> [Exercise goal]:
Go to the line containing "site DEB_S1_H8." in the listing below. Output that line and each later one exactly.

-- Opening Marker --

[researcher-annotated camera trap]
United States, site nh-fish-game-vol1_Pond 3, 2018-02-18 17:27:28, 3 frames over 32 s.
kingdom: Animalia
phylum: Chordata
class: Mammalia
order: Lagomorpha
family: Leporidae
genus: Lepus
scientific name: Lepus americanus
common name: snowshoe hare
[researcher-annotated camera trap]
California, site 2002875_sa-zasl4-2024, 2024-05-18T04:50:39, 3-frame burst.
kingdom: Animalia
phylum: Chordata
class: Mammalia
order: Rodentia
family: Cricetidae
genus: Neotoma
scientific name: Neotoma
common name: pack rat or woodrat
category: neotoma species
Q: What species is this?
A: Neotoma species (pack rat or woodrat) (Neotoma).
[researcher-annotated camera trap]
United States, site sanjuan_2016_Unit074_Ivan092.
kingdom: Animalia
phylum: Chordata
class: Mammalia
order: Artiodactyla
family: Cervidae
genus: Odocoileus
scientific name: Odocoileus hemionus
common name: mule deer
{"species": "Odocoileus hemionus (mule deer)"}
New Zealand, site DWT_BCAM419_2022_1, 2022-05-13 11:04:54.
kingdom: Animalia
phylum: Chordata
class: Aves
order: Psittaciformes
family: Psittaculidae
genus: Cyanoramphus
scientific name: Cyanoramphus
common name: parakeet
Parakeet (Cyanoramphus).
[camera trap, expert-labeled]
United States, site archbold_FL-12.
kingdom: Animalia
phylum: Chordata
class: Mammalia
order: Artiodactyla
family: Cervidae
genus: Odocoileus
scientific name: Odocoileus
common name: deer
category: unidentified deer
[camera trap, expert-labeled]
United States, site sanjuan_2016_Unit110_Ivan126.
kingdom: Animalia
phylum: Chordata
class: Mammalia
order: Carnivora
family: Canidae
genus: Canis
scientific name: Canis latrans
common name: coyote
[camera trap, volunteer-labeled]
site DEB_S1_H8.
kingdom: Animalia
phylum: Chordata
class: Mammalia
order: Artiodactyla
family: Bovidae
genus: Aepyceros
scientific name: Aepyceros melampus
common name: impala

-- Closing Marker --

> [Worked solution]:
site DEB_S1_H8.
kingdom: Animalia
phylum: Chordata
class: Mammalia
order: Artiodactyla
family: Bovidae
genus: Aepyceros
scientific name: Aepyceros melampus
common name: impala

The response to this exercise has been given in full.